Venerable Catherine McAuley

Venerable Catherine McAuley was born near Dublin, Ireland on 29 September 1778. After the death of both her parents, Catherine went to live with relatives who embodied the strong anti Catholic atmosphere of the times. This was a difficult trial for Catherine, but through it she developed a spirituality based on God’s Mercy. Catherine sought to provide solace to sick and needy families, to train young girls for employment and to instruct poor children. 

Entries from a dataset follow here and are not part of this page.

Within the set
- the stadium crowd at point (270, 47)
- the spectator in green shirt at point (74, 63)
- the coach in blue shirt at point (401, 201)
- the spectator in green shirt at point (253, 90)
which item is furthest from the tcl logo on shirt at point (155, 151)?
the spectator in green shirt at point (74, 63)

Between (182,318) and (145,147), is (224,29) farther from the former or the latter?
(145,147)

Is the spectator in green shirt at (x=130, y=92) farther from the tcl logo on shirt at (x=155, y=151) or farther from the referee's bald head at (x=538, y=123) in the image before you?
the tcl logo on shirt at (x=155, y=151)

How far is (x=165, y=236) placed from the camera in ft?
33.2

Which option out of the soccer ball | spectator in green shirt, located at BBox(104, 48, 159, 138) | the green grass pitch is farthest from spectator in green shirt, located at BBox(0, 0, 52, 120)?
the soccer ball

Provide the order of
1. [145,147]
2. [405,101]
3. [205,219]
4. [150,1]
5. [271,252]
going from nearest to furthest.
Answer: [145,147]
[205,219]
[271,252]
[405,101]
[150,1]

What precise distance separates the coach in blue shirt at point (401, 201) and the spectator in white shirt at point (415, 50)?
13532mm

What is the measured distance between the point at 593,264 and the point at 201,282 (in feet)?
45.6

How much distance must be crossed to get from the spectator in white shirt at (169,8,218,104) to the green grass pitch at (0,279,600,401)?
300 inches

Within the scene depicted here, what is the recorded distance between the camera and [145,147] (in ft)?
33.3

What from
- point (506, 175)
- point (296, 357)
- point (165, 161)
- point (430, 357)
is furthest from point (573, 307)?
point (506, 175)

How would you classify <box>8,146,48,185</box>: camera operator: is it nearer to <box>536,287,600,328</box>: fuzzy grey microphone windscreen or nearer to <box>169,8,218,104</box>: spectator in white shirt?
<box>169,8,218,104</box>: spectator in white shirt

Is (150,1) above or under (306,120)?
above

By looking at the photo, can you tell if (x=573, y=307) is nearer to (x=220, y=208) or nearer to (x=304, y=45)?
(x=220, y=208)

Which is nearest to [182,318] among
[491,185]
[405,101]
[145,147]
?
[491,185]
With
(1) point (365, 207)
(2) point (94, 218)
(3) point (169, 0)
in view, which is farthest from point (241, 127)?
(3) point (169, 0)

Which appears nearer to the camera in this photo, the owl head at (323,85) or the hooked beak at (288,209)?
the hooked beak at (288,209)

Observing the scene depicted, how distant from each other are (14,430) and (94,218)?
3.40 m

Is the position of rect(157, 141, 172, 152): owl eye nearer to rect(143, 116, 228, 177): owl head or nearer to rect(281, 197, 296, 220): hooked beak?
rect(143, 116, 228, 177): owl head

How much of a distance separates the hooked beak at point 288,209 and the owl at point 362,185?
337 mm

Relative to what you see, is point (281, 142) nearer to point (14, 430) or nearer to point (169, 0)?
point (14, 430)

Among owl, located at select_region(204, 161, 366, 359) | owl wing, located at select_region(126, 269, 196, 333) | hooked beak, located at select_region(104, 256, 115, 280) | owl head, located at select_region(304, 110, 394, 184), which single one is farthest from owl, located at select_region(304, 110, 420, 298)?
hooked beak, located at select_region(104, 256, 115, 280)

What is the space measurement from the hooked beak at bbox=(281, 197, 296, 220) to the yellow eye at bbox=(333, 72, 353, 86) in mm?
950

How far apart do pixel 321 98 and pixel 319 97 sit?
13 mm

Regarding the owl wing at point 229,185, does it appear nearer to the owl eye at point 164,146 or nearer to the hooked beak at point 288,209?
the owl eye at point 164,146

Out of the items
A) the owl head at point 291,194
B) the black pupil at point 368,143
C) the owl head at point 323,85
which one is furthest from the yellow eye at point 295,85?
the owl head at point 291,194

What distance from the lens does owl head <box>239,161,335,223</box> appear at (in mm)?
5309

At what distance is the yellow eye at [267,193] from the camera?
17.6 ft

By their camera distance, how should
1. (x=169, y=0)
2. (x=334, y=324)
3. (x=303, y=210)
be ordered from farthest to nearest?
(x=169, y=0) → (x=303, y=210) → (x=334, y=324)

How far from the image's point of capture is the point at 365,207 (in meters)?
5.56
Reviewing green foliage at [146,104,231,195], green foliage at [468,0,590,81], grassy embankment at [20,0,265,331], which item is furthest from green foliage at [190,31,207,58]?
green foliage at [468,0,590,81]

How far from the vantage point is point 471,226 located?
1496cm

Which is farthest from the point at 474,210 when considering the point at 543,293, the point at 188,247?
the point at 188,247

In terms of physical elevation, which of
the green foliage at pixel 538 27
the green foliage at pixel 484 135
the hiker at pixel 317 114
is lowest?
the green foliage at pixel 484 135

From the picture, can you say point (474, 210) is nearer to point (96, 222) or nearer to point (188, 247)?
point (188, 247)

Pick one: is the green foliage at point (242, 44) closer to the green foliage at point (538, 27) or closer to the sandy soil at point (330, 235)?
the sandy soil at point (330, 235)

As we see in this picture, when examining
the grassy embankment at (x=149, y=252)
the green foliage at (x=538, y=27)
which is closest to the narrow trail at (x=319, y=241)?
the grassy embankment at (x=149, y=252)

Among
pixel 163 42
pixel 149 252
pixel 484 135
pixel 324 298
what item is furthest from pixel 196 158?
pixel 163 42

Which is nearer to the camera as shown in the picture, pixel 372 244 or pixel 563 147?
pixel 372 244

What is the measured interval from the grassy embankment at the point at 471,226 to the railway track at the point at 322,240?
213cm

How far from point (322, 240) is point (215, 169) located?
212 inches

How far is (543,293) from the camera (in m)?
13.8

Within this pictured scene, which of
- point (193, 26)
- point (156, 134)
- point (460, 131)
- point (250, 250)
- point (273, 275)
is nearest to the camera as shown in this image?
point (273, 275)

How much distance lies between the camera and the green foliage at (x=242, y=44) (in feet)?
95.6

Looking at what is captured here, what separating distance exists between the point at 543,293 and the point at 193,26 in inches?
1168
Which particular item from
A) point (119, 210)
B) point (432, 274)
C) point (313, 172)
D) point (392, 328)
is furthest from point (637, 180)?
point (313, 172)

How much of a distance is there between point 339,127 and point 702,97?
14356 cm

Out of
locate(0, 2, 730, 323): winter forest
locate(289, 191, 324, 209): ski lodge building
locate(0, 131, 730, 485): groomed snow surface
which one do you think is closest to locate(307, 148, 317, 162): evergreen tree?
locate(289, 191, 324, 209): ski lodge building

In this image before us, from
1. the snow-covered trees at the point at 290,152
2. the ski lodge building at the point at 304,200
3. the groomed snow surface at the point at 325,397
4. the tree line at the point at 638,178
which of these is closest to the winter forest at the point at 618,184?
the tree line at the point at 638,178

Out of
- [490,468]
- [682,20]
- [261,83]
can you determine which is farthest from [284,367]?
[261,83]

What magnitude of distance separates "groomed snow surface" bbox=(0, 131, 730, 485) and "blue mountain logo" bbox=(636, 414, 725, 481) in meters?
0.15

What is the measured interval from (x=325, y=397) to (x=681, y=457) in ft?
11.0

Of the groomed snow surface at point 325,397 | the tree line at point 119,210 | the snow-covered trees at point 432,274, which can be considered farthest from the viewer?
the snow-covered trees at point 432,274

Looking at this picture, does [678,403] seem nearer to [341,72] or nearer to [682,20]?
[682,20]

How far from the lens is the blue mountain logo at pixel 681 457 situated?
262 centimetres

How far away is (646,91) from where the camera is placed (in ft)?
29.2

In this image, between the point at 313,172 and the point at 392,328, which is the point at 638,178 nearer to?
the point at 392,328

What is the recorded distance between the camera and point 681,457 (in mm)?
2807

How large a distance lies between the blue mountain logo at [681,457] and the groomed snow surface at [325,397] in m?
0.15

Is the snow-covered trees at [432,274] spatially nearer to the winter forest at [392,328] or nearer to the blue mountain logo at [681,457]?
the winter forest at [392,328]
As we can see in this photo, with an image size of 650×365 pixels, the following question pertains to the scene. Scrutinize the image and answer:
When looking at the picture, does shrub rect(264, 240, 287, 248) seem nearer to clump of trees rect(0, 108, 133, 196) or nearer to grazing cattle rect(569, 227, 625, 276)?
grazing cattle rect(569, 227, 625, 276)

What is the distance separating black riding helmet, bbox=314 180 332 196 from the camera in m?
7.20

When Catherine was 25, a retired couple (wife a Quaker and husband a Protestant) invited her to live with them. On their death beds, they converted to Catholicism, and bequeathed their estate to her. With this inheritance, Catherine built a house on Baggot Street in Dublin which began as a home for poor girls. This first Home of Mercy opened on 24 September 1827, the Feast of Our Lady of Mercy. Her work with the poor and destitute led Catherine to desire a life of total consecration to the Lord. 

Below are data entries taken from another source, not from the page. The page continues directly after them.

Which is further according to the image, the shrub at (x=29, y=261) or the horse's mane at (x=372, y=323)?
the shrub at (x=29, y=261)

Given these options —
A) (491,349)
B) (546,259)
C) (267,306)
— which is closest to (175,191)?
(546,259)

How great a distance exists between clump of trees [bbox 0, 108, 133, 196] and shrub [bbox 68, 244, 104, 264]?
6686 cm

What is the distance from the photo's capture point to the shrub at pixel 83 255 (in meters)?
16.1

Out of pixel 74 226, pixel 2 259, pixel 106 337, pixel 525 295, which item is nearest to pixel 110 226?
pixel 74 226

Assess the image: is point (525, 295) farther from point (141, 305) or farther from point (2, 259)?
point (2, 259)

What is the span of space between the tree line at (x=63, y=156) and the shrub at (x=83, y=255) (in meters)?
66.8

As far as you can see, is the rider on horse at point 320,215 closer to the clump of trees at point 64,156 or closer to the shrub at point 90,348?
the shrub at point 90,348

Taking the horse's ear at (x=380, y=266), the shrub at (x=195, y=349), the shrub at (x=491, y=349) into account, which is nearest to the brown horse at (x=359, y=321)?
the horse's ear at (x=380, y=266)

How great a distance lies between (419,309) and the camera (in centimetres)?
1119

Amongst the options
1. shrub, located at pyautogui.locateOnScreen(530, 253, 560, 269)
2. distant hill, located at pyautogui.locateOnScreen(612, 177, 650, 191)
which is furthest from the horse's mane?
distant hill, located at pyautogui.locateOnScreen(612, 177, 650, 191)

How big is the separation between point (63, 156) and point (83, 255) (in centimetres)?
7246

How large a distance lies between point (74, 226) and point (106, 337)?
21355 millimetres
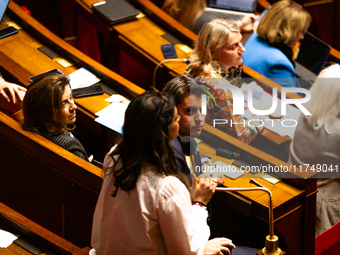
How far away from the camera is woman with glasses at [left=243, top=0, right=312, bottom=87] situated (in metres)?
3.33

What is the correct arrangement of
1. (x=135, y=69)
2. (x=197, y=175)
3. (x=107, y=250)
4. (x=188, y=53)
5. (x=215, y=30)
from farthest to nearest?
(x=135, y=69)
(x=188, y=53)
(x=215, y=30)
(x=197, y=175)
(x=107, y=250)

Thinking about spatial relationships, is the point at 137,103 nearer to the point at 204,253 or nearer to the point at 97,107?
the point at 204,253

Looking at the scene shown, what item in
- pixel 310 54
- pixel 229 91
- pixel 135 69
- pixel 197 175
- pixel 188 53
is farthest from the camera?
pixel 135 69

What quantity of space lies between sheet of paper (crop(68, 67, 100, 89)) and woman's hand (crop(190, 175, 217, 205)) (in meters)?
1.28

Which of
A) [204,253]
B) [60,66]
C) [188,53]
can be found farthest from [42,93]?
[188,53]

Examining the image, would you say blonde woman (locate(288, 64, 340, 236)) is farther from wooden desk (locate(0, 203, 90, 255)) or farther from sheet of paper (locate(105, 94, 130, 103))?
wooden desk (locate(0, 203, 90, 255))

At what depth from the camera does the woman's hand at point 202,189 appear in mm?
1772

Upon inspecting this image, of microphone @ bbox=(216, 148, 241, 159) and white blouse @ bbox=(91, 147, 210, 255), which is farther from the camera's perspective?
microphone @ bbox=(216, 148, 241, 159)

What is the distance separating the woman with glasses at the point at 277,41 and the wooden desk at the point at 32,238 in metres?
2.13

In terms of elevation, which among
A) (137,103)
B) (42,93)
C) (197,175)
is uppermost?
(137,103)

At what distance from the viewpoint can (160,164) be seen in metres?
1.40

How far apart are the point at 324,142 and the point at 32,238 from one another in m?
1.43

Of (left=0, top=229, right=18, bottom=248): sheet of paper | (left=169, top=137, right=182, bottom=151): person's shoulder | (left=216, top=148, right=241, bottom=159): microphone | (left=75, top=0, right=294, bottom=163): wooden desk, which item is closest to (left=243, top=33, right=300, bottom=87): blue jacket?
(left=75, top=0, right=294, bottom=163): wooden desk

Encouraged by the Archbishop, Catherine and two other women professed vows on 12 December 1831 and began the Religious Institute of the Sisters of Mercy. By the time of Mother Catherine’s death in 1841, there were 100 Sisters of Mercy in 10 foundations.

In April of 1990, on completion of one stage of the process by which the Catholic Church defines sainthood, Pope John Paul II declared Catherine McAuley “Venerable”. 

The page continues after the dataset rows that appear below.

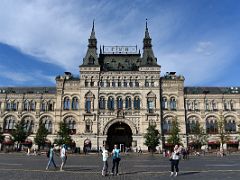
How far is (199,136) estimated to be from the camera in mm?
65562

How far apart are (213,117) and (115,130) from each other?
25.2m

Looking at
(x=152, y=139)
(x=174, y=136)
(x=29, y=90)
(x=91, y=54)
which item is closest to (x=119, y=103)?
(x=152, y=139)

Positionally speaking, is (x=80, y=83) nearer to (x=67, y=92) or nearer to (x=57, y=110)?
(x=67, y=92)

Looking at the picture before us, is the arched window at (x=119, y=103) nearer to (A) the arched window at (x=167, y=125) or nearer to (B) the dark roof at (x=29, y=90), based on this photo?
(A) the arched window at (x=167, y=125)

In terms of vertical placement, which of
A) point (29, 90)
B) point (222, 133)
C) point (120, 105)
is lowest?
point (222, 133)

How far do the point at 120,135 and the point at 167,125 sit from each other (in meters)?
12.0

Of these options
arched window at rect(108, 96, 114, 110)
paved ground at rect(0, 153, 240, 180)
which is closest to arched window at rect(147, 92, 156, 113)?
arched window at rect(108, 96, 114, 110)

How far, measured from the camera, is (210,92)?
246 feet

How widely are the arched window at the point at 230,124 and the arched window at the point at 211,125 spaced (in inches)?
104

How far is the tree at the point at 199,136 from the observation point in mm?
66312

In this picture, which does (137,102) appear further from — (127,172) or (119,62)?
(127,172)

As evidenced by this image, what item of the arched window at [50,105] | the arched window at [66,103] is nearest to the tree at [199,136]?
the arched window at [66,103]

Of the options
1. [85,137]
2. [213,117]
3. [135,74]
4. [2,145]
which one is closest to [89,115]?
[85,137]

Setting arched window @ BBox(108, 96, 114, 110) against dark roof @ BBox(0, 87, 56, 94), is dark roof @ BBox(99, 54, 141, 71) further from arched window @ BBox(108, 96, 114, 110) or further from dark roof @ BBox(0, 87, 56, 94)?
dark roof @ BBox(0, 87, 56, 94)
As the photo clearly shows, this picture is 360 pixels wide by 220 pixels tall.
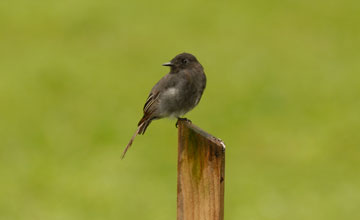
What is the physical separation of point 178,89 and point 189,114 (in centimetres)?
526

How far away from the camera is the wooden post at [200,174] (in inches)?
177

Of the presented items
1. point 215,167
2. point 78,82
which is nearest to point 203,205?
point 215,167

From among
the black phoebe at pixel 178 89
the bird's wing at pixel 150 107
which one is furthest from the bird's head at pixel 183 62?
the bird's wing at pixel 150 107

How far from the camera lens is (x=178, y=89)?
725 centimetres

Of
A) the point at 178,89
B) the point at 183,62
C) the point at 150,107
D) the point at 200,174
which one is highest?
the point at 183,62

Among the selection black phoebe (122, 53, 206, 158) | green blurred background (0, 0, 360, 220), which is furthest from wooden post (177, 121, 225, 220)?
green blurred background (0, 0, 360, 220)

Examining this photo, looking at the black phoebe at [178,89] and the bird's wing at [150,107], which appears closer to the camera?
the black phoebe at [178,89]

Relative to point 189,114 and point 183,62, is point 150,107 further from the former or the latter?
point 189,114

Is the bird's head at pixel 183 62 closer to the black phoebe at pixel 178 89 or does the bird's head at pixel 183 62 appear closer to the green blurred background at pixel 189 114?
the black phoebe at pixel 178 89

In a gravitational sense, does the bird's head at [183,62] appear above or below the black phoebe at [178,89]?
above

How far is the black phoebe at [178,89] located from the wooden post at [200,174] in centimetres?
243

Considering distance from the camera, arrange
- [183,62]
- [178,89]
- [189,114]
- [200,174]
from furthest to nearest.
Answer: [189,114], [178,89], [183,62], [200,174]

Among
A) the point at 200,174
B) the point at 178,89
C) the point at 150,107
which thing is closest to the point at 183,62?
the point at 178,89

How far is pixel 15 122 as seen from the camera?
1313 centimetres
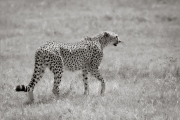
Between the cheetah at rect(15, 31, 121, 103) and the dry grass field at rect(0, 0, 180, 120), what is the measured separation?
1.33 feet

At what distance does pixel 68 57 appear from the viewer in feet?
25.8

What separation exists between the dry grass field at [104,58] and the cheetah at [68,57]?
1.33 feet

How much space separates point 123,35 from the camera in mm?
15625

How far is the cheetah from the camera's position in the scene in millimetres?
7391

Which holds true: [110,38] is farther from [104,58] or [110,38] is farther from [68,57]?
[104,58]

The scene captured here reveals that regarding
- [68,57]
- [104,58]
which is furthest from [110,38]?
[104,58]

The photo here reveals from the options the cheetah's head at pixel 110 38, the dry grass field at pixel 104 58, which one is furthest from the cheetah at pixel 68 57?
the dry grass field at pixel 104 58

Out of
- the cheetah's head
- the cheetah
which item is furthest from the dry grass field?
the cheetah's head

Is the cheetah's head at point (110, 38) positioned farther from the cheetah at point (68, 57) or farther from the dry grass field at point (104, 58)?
the dry grass field at point (104, 58)

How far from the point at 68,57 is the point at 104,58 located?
439cm

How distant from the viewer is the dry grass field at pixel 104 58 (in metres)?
6.77

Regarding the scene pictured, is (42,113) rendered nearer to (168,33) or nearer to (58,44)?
(58,44)

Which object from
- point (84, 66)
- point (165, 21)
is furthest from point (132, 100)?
point (165, 21)

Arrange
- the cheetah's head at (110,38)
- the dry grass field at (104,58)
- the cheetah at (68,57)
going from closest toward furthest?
the dry grass field at (104,58)
the cheetah at (68,57)
the cheetah's head at (110,38)
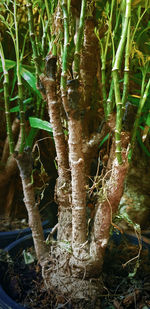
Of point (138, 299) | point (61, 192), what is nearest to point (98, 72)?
point (61, 192)

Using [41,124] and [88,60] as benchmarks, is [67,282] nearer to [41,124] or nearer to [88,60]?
[41,124]

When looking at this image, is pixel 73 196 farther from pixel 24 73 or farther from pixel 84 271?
pixel 24 73

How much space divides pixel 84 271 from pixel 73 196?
18 cm

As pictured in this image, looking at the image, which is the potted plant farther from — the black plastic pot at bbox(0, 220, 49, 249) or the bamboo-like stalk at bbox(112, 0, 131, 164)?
the black plastic pot at bbox(0, 220, 49, 249)

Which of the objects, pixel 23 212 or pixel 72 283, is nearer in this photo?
pixel 72 283

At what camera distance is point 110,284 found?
689 millimetres

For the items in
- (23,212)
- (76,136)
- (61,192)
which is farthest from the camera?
(23,212)

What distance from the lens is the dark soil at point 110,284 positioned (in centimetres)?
63

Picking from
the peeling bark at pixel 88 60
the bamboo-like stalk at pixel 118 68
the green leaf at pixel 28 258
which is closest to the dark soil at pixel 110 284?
the green leaf at pixel 28 258

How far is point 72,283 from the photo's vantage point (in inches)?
25.2

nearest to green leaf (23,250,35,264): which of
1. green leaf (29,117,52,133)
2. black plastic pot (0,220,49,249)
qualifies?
black plastic pot (0,220,49,249)

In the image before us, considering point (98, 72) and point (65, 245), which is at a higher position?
point (98, 72)

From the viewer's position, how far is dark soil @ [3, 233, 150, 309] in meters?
0.63

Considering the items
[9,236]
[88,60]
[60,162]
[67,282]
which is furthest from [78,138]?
[9,236]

We draw on the inspiration of Catherine McAuley, the foundress of the Sisters of Mercy. Catherine’s deep faith in God, who is mercy, and her experience of pain and of poverty, shaped her prayer and in turn her prayer shaped her ministry.
“Mercy....the business of our lives” - Catherine McAuley.

Blessed Edmund Rice

Blessed Edmund Rice, the fourth of seven sons, was born on a farm in Westcourt, Callan, Kilkenny on 1 June 1762. He married when he was 23. Two years later his wife died while pregnant. 

By 1795, Edmund was a wealthy man while his fellow Catholics were, by contrast, living in poverty, with no education and no hope for their own future or that of their children. Enlightened by the Holy Spirit, Edmund Rice had come to believe that even the poorest and least educated person was the temple of the Holy Spirit and that Christ dwelt in him or her. He resolved to sell what he had and to spend his wealth in the mission of educating poor and needy children. Meanwhile he committed himself to follow Christ in a life of consecrated service to Him.

In 1802 he held his first classes in converted stables in Waterford. A year later he moved to his first permanent school, built at his own expense, in Waterford, and named Mount Sion. 

In 1820 Pope Pius VII recognised as a Religious Congregation the group of men who followed in the footsteps of Edmund Rice. They were called the Christian Brothers. 

On 29 August 1844 Edmund Rice died at Mount Sion. He was proclaimed Blessed Edmund Ignatius Rice on 6 October 1996. 

Edmund Rice set his mind to a mission that was radical indeed - it wasn’t just handouts of food and clothes or special kindnesses to exceptionally needy families. It was equipping young people mentally, morally and religiously to stand on their own feet and change their lives for themselves and in time, to struggle for change in the society that caused and allowed them to be poor.